Go through the records line by line from the top and repeat each one exactly, ending with the line that contains "b) É permitida".
/---
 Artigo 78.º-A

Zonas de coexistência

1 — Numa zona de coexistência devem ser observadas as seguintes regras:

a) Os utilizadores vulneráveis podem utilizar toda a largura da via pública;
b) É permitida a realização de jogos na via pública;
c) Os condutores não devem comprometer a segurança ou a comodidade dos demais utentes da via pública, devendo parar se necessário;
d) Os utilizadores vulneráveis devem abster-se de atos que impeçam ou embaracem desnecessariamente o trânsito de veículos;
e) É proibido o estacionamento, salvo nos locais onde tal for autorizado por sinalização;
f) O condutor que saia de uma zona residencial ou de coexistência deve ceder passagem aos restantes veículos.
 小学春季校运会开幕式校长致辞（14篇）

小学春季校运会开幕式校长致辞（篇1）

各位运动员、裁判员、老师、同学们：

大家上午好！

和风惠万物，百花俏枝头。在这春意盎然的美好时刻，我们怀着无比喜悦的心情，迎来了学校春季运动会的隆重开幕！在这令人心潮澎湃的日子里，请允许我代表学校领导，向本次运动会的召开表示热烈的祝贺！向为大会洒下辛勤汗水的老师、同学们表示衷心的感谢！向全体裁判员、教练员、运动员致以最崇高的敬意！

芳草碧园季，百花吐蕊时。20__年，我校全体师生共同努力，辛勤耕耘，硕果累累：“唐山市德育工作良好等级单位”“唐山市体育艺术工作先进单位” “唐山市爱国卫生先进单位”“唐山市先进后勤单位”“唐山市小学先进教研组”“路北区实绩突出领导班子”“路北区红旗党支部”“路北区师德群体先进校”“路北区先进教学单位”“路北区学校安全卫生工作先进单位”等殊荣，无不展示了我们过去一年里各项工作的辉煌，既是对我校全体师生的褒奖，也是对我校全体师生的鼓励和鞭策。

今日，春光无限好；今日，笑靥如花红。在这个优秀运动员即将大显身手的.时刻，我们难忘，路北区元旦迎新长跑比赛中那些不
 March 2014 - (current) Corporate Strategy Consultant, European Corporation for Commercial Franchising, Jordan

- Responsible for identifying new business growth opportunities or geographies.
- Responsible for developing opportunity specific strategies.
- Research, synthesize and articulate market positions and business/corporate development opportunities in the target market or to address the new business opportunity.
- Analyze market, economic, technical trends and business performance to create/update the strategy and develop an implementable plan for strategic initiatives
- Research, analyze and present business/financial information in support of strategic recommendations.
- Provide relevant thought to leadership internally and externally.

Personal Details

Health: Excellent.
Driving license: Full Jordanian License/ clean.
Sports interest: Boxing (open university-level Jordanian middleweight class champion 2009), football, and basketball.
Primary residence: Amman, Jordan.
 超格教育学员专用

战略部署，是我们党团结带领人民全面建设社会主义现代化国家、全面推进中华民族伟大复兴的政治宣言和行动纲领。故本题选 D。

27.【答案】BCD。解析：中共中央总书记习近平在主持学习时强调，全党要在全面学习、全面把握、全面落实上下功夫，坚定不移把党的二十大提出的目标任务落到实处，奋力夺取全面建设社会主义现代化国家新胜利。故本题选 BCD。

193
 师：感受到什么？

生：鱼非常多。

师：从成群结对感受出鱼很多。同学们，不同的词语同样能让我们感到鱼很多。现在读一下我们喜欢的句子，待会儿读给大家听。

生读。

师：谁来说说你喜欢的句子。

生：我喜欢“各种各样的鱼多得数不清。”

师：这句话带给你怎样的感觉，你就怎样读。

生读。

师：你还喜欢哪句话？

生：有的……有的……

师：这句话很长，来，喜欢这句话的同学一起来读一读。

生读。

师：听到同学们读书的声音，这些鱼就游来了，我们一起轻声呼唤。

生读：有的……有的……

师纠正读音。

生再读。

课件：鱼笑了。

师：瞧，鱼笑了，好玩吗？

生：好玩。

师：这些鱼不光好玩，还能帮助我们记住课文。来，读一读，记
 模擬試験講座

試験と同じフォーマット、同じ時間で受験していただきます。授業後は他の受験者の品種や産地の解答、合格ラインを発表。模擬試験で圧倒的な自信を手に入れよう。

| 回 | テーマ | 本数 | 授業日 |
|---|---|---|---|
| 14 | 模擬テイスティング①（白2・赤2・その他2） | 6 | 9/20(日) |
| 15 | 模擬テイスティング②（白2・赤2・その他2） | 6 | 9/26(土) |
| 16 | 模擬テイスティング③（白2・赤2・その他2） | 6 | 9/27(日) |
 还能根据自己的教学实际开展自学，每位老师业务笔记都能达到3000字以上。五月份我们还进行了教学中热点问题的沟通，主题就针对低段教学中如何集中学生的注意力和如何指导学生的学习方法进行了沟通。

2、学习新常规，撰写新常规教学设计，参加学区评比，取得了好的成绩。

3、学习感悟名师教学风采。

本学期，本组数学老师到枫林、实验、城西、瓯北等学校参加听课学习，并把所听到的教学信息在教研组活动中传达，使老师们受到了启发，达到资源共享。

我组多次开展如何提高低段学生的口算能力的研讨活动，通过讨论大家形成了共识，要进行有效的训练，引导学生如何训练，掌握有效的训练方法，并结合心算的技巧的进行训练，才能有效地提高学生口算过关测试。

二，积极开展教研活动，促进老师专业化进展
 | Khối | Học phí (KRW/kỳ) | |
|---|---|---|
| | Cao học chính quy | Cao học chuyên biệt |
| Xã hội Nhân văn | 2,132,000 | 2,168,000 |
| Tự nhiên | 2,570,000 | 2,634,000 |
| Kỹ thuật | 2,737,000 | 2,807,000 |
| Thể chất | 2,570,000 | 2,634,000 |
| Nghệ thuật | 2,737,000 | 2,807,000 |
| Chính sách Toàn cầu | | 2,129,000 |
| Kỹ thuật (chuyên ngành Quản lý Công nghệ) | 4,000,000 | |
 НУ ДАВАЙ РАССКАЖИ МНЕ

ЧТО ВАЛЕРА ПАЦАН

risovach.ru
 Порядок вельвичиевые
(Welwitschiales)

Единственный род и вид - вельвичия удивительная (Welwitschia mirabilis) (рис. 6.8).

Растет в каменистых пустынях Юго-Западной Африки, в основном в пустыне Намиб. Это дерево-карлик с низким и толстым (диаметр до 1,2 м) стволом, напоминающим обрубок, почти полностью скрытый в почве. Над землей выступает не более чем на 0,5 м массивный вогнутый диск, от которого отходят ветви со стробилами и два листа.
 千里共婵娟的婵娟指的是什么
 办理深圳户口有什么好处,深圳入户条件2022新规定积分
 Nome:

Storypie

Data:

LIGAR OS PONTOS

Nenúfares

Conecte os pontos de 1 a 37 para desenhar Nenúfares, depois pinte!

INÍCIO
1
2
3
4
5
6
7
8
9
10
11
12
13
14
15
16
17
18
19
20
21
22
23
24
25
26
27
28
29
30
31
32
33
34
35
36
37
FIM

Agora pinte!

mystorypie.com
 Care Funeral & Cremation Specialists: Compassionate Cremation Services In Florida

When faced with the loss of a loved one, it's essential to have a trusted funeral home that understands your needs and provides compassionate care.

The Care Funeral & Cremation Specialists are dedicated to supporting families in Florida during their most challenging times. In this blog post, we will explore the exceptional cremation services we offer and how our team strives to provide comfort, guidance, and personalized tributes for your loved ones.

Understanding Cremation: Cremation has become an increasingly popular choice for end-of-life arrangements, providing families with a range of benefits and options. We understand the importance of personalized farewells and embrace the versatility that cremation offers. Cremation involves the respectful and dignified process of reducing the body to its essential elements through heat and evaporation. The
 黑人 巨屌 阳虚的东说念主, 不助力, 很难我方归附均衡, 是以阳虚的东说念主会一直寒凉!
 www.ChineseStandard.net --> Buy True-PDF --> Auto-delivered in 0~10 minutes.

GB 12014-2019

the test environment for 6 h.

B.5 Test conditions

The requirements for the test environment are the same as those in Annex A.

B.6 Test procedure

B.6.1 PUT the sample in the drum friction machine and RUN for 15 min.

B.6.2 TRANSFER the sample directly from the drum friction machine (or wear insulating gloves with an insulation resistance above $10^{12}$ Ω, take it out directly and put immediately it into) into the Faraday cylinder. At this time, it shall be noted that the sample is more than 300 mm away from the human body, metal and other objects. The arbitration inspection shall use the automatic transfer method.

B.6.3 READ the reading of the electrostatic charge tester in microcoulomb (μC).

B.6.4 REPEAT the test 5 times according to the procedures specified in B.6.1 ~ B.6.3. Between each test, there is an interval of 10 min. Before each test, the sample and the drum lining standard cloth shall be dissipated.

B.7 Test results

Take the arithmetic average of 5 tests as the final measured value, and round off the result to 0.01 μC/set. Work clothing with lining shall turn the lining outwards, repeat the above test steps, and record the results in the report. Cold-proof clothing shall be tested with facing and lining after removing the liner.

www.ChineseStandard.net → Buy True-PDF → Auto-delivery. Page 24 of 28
\---
→ Reply:
 Artigo 78.º-A

Zonas de coexistência

1 — Numa zona de coexistência devem ser observadas as seguintes regras:

a) Os utilizadores vulneráveis podem utilizar toda a largura da via pública;
b) É permitida a realização de jogos na via pública;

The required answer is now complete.